Não seria razoável determinar a proteção de verbas em justificativa de sua destinação, sendo que o pagamento pleiteado pela agravante se refere à mesma finalidade.

Saliento que, grande parte da jurisprudência, inclusive do STJ, tem entendido pela flexibilização da aplicação da regra da impenhorabilidade, de modo a conferir utilidade a execução, em respeito a efetividade da tutela jurisdicional.

Em caso análogo, o entendimento deste Tribunal de Justiça:

EMENTA: AGRAVO DE INSTRUMENTO - CUMPRIMENTO DE SENTENÇA - IMPENHORABILIDADE DE RECURSOS PÚBLI-COS RECEBIDOS POR INSTITUIÇÕES PRIVADAS PARA APLICAÇÃO COMPULSÓRIA EM SAÚDE - ART. 833, IX, DO CPC/15 - NÃO APLICÁVEL - DÍVIDA DE MATERIAIS DE SAÚ-DE. 1. Nos termos do art. 833, IX, CPC/15, devem ser considerados impenhoráveis os repasses de recursos públicos para instituições privadas para aplicação compulsória em educação, saúde ou assistência social. Trata-se da prevalência do interesse coletivo em detrimento do interesse particular do exequente. 2. Contudo, considerando que o objeto do cumprimento de sentença é dívida oriunda de materiais e medicamentos fornecidos à agravante, a impenhorabilidade dos valores repassados para a área da saúde, não pode ser invocada. 3. Recurso conhecido e não provido. (TJMG - Agravo de Instrumento-Cv 1.0879.08.002737-5/001, Relatora: Desa. Shirley Fenzi Bertão, 11ª CÂMARA CÍVEL, julgamento em 23/09/0019, publicação da sumula em 23/09/2019) (grifo meu).

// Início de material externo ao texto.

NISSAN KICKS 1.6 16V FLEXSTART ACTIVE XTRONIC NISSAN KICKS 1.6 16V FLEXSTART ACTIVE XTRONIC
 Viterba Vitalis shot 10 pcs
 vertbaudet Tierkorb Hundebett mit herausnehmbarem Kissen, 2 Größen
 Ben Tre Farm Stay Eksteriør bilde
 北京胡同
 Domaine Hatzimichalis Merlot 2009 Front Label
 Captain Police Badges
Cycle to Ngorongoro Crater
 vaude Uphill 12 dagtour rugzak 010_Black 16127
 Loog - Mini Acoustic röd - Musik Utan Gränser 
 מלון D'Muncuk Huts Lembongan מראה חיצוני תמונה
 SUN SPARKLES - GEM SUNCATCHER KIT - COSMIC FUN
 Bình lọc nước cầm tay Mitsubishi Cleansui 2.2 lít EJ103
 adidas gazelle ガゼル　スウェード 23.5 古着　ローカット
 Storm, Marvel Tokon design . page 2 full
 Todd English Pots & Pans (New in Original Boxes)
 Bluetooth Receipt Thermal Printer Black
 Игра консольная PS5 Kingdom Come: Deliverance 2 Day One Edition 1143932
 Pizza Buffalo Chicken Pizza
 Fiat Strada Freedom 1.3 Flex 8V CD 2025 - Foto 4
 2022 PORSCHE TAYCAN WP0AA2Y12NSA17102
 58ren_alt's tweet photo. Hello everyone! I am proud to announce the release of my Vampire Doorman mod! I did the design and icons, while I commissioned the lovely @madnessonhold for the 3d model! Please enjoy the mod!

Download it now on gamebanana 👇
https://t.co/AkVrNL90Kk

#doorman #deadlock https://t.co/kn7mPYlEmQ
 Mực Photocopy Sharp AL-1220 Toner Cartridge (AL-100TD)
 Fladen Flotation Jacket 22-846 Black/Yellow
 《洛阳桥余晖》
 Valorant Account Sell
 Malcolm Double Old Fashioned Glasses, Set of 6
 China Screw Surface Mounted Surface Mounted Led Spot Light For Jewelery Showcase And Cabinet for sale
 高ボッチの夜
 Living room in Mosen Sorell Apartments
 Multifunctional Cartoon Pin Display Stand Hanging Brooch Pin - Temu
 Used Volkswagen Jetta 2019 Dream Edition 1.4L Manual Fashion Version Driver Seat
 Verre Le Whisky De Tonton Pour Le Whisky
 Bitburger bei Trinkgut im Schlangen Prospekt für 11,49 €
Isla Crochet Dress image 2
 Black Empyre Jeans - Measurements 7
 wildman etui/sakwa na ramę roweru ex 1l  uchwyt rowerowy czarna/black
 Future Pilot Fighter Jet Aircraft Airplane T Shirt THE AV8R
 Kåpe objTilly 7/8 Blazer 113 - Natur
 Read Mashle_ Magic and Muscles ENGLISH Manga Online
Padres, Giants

Neste contexto, deve ser mantido o bloqueio do valor de R$33.563,21 na conta bancária de titularidade da executada.

Diante do exposto, dou provimento ao recurso, para determinar a manutenção do bloqueio do valor de R$33.563,21, na conta bancária de titularidade da executada."



Desse modo, ausente o vício apontado, ou qualquer outro vício, a macular o acórdão embargado.

Logo, considerando que não foram demonstradas obscuridade, dúvidas, contradição ou omissão na decisão agredida, a única solução plausível é a rejeição dos embargos.

Diante do exposto, rejeito os embargos de declaração.



DESA. EVANGELINA CASTILHO DUARTE - De acordo com o (a) Relator (a).

DESA. CLÁUDIA MAIA - De acordo com o (a) Relator (a).



SÚMULA:"REJEITARAM OS EMBARGOS DE DECLARAÇÃO."